Selecting Specific Data Types and Levels

In the TCGA Data Access Matrix, data types could be selected in the initial query, and further refined in the matrix view. Data level 1, 2, and 3 could also be selected from a menu in the initial query page. The basis of these groupings was the organization of TCGA archives; each archive was specified with a platform, data type, and data level.

The GDC Legacy Archive organizes individual files with more flexibility. The platform field is available as a File tab facet. Data types are more granular in the GDC Legacy Archive; files can also be selected along different axes: Category, Type, Experimental Strategy, and Data Format (file extension). Users having trouble selecting a desired set of files can contact GDC Support.

At the TCGA DCC, a data level was defined in terms of a specific combination of both processing level (raw, normalized, integrated) and access level (controlled or open access). Thus, for example, a MAF file containing germline variant was classified as Level 2, while a MAF file containing only validated somatic variants was calssified as Level 3. Rather than displaying original data levels, the GDC Legacy Archive facets organize file content and access level separately. For example, selecting "MAF" under "Data Format" in the File tab displays all MAF files, some of which are controlled and some open, as indicated in the Access column of the table view. The Access Level facet can further filter this set to provide only controlled or only open access MAFs.
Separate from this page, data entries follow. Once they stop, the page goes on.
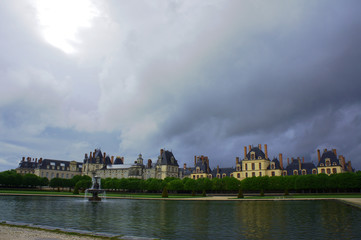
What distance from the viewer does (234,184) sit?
251ft

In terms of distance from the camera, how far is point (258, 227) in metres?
→ 15.4

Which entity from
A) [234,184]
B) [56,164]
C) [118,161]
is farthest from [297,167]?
[56,164]

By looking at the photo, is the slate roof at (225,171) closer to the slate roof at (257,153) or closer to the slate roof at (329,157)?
the slate roof at (257,153)

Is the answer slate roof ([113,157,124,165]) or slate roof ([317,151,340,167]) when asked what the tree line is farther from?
slate roof ([113,157,124,165])

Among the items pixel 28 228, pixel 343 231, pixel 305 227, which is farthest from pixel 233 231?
pixel 28 228

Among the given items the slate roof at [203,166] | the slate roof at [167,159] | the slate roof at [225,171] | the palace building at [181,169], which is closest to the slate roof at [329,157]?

Selecting Filtered Files for Specific Samples

The TCGA Data Matrix allowed users to use the matrix view to select files for custom sets of samples. The GDC Legacy Archive does not implement a method to filter by a custom set of samples; downloads will consist of files for all samples meeting the criteria selected in the Case tab. The Case tab includes facets for certain clinical features (Gender, Age at Diagnosis, Days to Death, Race, and Ethnicity) that may assist some users.

Based on the limited use of this feature in the TCGA Data Matrix, the GDC team expects that this will not present a problem for most GDC Legacy Archive users. We welcome your feedback and questions: please contact GDC Support.

Selecting Files for Tumor or Normal Samples

The GDC Legacy Archive allows filtering for tumor or normal sample data files using a custom facet. To do this, add a custom Cases filter using the field samples.sample_type.

Downloading Files

The TCGA Data Matrix created downloadable archives based on user-selected archives. The Data Matrix application provided a link via the browser or user email that a user would access via a browser to retrieve the files.

The GDC Legacy Archive assembles selected files in a download cart and provides either a direct download from the cart page or via the standalone GDC Data Transfer Tool. Once the desired files are displayed in the Files Table, click the "Add all files to the Cart" button. Move to the download cart by clicking "Cart" at the upper right corner of the page. Manual adjustments to the selection may be made on the Cart page.

To download, click the "Download" button and select "Cart" from the options. This will start the download of the tar-archived files via the web browser. Metadata that describe the associations of each file with cases, samples, aliquots, source center, and other entities can (and should) also be retrieved by clicking the "File Metadata" option.

Cart Limits

For technical reasons, direct download from the cart via the browser is limited to 10,000 files and/or 5 Gb of data. This limit can be avoided by using the GDC Data Transfer Tool with a manifest file. A manifest file can be retrieved directly from the File Table view (allowing for greater than 10,000 files to be obtained), or from the Cart page. Please see the Data Transfer Tool User Guide for detailed instructions to retrieve files and metadata.

Other Features

The GDC Legacy Archive supports advanced queries via the GDC API. Please review the GDC API User's Guide and contact GDC Support if you have any questions or feedback.